What clinched it, or so I thought, was the name and date scrawled in pencil on the back of the full Rex menu: “Ledy Fabian / Sept. 2, 1938.”
A search in the GG Archives’ passenger lists brought up one Pilade Fabiani, who sailed with his wife and two sons from Cannes on August 9, 1938, aboard — you guessed it — the Italian cruise liner S.S. Rex. Further inquiries proved that he arrived in New York on August 17, whereupon he listed his address as a street in New Haven, CT.
Regrettable as it was, Taylor sure seemed to gotten it wrong. Vic broke the news to him, and we planned to ship the lot back in the next post. That was that, or so I thought.
But Taylor wasn’t getting dissed that easily. Much as he respected my research skills, he said, I was wrong. He’d been dealing with material from the ocean liner Rex for 25 years, and had never come across a priced menu, much less one in English, with prices in American dollars! Plus, he was sure that “Doc” Puccinelli, the maitre’d listed on the back of the menu, had been involved in the San Francisco gambling scene in the 1930s and ‘40s. Of course, we could return the menus, but, to put it less diplomatically than Taylor did, he was convinced that we’d be idiots if we did.
Well. I hadn’t seen that coming. Taylor — gentle, generous, cat-loving Taylor! — turned out to be stubborn as hell when he wanted to be, and he wasn’t budging. Everything in his experience told him that these were menus from the gambling ship Rex. Everything in mine told me that the odds of a guy named Ledy or Pilade Fabian[i] sailing to Connecticut on a cruise liner named the S.S. Rex in August, and then dining on a gambling ship of the same name on the other side of the country a few weeks later were . . . improbable at best. But if, if, Taylor was right, then he’d be right about us being idiots for getting it wrong. More precisely, I would be the idiot.
Lacking 25 years of experience, however, the only thing for it was more research: I couldn’t simply rely on Taylor’s word, as reliable as his word presumably is. After all, everyone makes mistakes from time to time. And besides, what if a potential customer asked me the same questions I’d asked Taylor? How would I prove that these weren’t menus from the cruise liner, if I hadn’t even been able to prove that to myself?

• [Directions] Continue the account of the Rex menus, starting right after its last sentence. The lines that follow are not needed for this exercise.

• [Data listing]
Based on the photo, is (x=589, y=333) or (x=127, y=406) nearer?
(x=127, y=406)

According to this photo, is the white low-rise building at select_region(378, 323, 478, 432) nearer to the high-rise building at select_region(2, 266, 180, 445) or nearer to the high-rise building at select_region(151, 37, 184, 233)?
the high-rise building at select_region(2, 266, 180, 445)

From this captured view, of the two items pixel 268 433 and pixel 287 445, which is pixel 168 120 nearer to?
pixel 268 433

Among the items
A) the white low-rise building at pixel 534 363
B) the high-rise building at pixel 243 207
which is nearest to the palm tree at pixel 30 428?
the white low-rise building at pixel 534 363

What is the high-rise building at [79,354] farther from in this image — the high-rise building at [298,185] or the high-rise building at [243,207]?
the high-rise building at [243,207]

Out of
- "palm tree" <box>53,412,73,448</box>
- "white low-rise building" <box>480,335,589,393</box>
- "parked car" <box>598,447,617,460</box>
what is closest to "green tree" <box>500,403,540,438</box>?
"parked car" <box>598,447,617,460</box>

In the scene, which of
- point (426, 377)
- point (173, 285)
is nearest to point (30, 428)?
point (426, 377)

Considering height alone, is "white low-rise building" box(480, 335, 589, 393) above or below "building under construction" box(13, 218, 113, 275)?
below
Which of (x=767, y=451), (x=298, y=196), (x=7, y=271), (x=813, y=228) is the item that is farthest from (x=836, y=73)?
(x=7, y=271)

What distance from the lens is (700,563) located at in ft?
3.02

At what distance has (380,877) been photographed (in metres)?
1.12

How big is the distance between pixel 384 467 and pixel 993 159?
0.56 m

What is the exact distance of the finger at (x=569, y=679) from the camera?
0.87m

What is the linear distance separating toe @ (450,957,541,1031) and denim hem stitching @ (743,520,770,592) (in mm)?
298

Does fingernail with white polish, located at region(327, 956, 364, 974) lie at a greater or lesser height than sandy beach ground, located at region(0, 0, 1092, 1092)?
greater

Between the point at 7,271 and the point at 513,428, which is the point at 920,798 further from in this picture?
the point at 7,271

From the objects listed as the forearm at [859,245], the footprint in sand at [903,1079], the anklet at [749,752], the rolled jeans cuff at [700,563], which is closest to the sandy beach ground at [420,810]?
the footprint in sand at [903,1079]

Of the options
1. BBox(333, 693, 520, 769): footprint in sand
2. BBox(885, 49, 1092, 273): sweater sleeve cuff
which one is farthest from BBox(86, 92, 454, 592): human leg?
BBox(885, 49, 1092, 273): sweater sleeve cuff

• [Expected output]
Let’s just say that it was a very good thing Taylor held out. Because a little more digging turned up the fact that Pilade Fabian had indeed lived in New Haven — and that his father likely still did in 1938, at least according to the 1935 city directory. Pilade himself seemed to have moved with his family to Los Angeles in 1935, and was settled in San Diego by at least 1939. It looked a lot more likely that he could’ve made it home and out to the Rex by September 2, 1938, five days before the gambling ship was raided (not for the first time), a raid Cornero initially greeted by spraying the incoming police officers’ water taxis with high pressure hoses.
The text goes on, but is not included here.